El cuerpo esbelto y precioso de Olivia necesitaba cada vez más café, y más sexo. Cuanto más ociosa estaba más pensaba en ello, y últimamente pasaba demasiado tiempo ociosa.
Sorbía con deleite y parsimonia, oliendo el aroma intenso en cada trago, mirando por la ventana las nubes casi transparentes que rayaban el ácido azul del cielo.
De repente se acordó de él, fue por las nubes o tal vez por el cielo, lo que fuera le hizo sonreír. Siempre mirando por la ventana mientras tomaba café se acordaba de él, y siempre sonreía. Recordaba cada detalle de cada momento, de sus besos y de su cabello, de las caricias y las palabras y sus ojos oscuros puestos sobre ella con admiración.
Solían quedar una vez por semana, más o menos, en el mismo bar, a tomar un café, a veces un almuerzo, según el tiempo, y luego se metían en el coche a hacer el amor, como dos jovenzuelos aunque ya no lo fueran. Esa mano de él, recia y delicada, recorriendo el cuerpo de ella, y esos labios al unísono satisfaciendo cada uno de sus deseos.
El café caliente y el cuerpo también.
Luego él se marchaba y ella se regodeaba esperándole, aún con el sabor y el aroma pegados en el corazón.
Así tanto tiempo.
Las nubes no parecían querer marcharse y unos brazos cálidos la abrazaron y dejaron un beso en su cuello.
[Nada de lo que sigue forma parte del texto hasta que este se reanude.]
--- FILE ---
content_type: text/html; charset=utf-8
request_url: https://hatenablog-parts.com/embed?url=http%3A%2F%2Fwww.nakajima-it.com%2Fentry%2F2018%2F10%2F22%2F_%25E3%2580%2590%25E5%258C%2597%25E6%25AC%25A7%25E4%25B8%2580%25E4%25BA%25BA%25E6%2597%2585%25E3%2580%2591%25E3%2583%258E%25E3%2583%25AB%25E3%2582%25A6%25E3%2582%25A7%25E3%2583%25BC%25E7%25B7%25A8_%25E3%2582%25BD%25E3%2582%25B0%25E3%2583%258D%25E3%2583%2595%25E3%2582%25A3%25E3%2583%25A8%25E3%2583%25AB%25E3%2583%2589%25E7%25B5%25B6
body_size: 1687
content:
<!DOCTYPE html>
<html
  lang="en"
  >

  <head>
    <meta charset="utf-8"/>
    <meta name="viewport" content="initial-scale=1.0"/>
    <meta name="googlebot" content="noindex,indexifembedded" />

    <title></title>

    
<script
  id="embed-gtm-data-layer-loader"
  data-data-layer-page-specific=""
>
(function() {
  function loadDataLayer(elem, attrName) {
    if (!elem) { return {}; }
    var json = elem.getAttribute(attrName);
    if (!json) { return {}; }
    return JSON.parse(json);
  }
-Bueno días amor ¿qué tal el café?
-Excitante –contestó Olivia.
-¿Quedamos dentro de un rato como siempre?
-Claro amor, en menos de media hora estaré allí.
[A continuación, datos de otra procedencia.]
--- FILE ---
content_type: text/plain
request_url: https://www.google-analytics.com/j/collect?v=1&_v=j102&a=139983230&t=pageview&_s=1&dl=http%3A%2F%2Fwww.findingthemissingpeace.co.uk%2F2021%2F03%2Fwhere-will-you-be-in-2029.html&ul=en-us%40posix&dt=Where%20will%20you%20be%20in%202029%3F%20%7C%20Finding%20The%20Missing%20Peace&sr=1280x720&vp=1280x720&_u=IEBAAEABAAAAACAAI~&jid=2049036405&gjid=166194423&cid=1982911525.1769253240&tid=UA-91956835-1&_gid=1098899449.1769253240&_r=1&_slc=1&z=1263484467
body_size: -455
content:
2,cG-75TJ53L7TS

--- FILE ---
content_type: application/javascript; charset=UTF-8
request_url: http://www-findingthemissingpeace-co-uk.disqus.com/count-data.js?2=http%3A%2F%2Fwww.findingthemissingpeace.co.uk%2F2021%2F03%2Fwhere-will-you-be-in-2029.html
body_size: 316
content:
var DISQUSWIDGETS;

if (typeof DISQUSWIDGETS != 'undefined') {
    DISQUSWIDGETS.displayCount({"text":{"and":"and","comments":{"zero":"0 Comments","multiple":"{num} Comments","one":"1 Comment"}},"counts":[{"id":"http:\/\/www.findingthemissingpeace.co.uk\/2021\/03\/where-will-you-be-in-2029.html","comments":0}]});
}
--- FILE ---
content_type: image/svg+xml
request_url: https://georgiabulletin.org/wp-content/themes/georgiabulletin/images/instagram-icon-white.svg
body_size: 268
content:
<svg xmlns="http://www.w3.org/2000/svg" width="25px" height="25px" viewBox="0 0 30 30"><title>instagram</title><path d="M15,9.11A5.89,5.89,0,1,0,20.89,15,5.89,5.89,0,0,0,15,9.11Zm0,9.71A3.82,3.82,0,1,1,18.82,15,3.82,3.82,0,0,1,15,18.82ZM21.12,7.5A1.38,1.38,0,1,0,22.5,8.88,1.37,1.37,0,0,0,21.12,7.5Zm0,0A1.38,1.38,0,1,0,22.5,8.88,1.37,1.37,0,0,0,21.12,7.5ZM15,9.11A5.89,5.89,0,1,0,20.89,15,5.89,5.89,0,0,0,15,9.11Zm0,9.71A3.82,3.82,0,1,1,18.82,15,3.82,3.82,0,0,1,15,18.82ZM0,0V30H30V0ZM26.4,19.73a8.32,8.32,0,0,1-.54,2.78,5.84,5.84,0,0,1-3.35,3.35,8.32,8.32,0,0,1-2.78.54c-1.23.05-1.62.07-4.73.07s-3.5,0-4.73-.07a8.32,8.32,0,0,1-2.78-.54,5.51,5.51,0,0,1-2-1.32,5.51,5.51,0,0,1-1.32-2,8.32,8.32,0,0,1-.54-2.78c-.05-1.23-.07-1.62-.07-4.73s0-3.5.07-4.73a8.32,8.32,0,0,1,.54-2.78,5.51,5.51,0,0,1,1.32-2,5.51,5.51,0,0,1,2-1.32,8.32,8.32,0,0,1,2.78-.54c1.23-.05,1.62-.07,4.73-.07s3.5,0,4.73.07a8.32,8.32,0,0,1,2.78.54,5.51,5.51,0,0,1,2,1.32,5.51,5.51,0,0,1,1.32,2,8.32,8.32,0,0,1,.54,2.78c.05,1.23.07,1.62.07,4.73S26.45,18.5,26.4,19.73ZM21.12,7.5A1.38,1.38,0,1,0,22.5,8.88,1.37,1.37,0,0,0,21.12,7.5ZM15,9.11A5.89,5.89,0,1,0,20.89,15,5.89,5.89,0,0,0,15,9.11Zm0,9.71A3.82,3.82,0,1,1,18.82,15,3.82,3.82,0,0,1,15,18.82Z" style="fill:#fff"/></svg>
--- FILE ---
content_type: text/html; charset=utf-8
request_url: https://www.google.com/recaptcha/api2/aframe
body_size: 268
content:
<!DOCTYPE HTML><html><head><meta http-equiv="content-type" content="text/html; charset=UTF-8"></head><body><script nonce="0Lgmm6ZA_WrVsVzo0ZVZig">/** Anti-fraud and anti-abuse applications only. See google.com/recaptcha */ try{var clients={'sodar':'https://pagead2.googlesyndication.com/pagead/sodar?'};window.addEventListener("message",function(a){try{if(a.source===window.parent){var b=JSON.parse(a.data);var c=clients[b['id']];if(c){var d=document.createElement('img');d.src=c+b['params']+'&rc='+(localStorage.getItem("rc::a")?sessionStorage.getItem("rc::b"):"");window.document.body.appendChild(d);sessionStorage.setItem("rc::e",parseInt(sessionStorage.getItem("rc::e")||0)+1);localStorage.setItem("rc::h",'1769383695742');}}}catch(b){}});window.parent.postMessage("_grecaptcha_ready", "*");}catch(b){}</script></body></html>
-Allí te espero –contestó él-. Y no se te olvide llevar las invitaciones para nuestras bodas de plata ¿de acuerdo?
Olivia asintió. Giró de nuevo la vista hacia la ventana y terminó su café.
Luego el sexo, y más café.

9/3/12

ME GUSTAN LOS VIERNES


Me gustan los viernes, también me gustan los sábados porque casi siempre voy al cine y adoro ir al cine. Pero los viernes casi que me gustan más porque son la antesala del fin de semana, tal vez no me lo pase mejor los fines de semana y además me da igual ya que no tengo trabajo y los días parecen iguales unos a otros, aún así, los fines de semana mantienen su aura especial y divertida, o aunque sea sólo por quitarme el stress de no tener nada que hacer (y no porque lo quiera yo así). Entonces el viernes es ese día en que abres la ventana y vislumbras un sol diferente y haces las cosas con otro ánimo, a veces con rapidez, como si no lo hubieras hecho en los cuatro días anteriores, o como si se fuera a acabar el mundo esa misma tarde, y piensas en la última hora, ya no tienes prisa, te relajas y comienzan en tu estómago las inquietudes de un posible final y de un posible y mejor principio, como si al siguiente lunes todo fuera a cambiar y la vida se convirtiera en un paraíso de colores donde todo será fácil y precioso, donde nadie te amargue ni te diga de nuevo "no y no".
Me gustan los viernes cargados de esperanza y sobre todo porque dejo mi conciencia tranquila y satisfecha porque hice todo lo que pude y supe hacer aunque nadie lo entendiera y lo apreciara.
Me gustan los viernes porque acabo un pequeño sufrimiento y me olvido durante dos días de la cicatriz que me dejó.
Me gustan los viernes porque ya puedo caminar más despacio y renovar dentro de mí un montón de ilusiones, nuevos sueños, expectativas y tal vez, alguna nueva maldad.
Me gustan los viernes porque producen en mí como un regustito que no sé muy bien explicar, pero seguro que me entiendes.